DOCUMENTFRAGMENT.
De rechtbank heeft de overlevering toegestaan voor de feiten die horen bij de vonnissen III K 258/07 en IV K 646/20, maar geweigerd voor het feit dat hoort bij het vonnis II K 740/07. De rechtbank heeft de bevoegde autoriteiten van de uitvaardigende lidstaat opgedragen om na de feitelijke overlevering de tenuitvoerlegging van de straf te beperken tot het gedeelte dat is opgelegd voor het feit dat hoort bij het vonnis III K 258/07.

Uitspraak

RECHTBANK AMSTERDAM

INTERNATIONALE RECHTSHULPKAMER

Parketnummer: 13/220966-22
RK nummer: 22/4446
Datum uitspraak: 20 december 2022
UITSPRAAK
op de vordering ex artikel 23 Overleveringswet (OLW), ingediend door de officier van justitie bij deze rechtbank. Deze vordering dateert van 7 oktober 2022 en betreft onder meer het in behandeling nemen van een Europees aanhoudingsbevel (EAB). Dit EAB is uitgevaardigd op
13 juli 2022 door
the Circuit Court in Bydgozcz, III Criminal Division(Polen) en strekt tot de aanhouding en overlevering van:
[opgeëiste persoon] ,
geboren te [geboorteplaats] (Polen) op [geboortedag] 1988,
zonder vaste woon- of verblijfplaats in Nederland,
gedetineerd in de [detentieplaats] ,
hierna te noemen de opgeëiste persoon.

AANGELEVERD MATERIAAL.

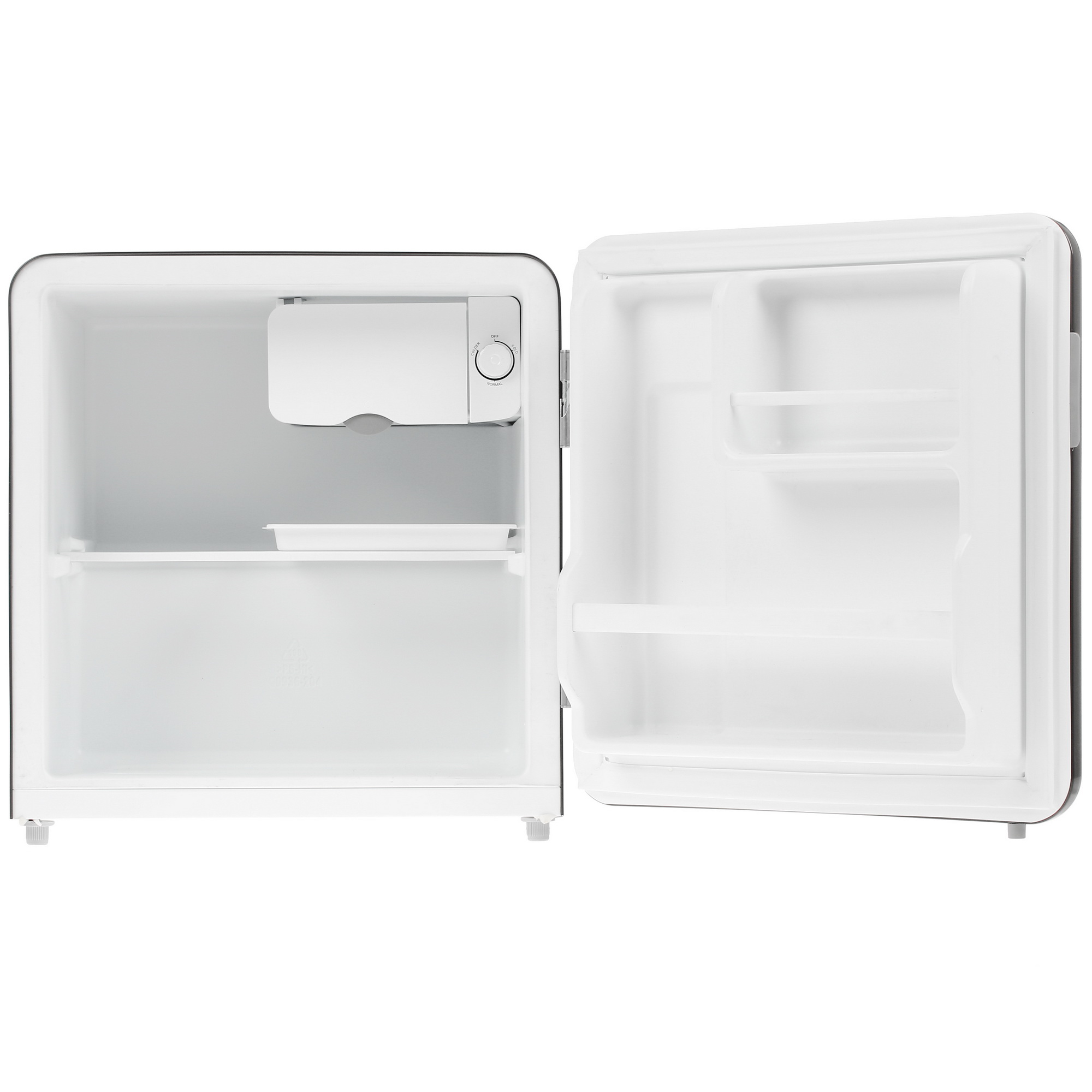 4703592 Холодильник компактный   DEXP RF-SD050RMA/B черный STDN-0114325 - Вид №1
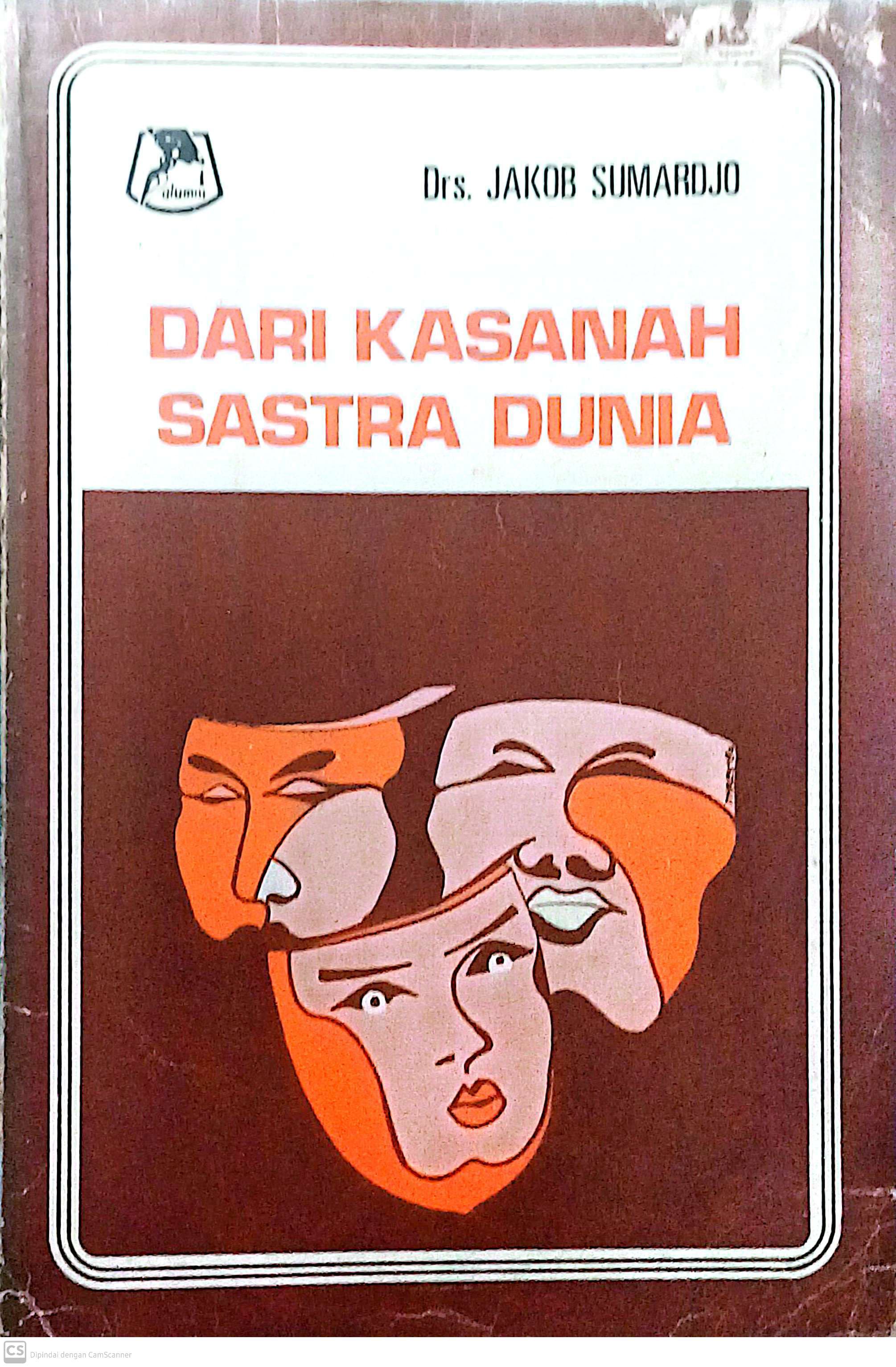 Dari Kasanah Sastra Dunia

DOEL OPDRACHT. Op welke datum werd volgens het documentfragment het Europees aanhoudingsbevel uitgevaardigd?

UITWERKING OPDRACHT. Op 13 juli 2022.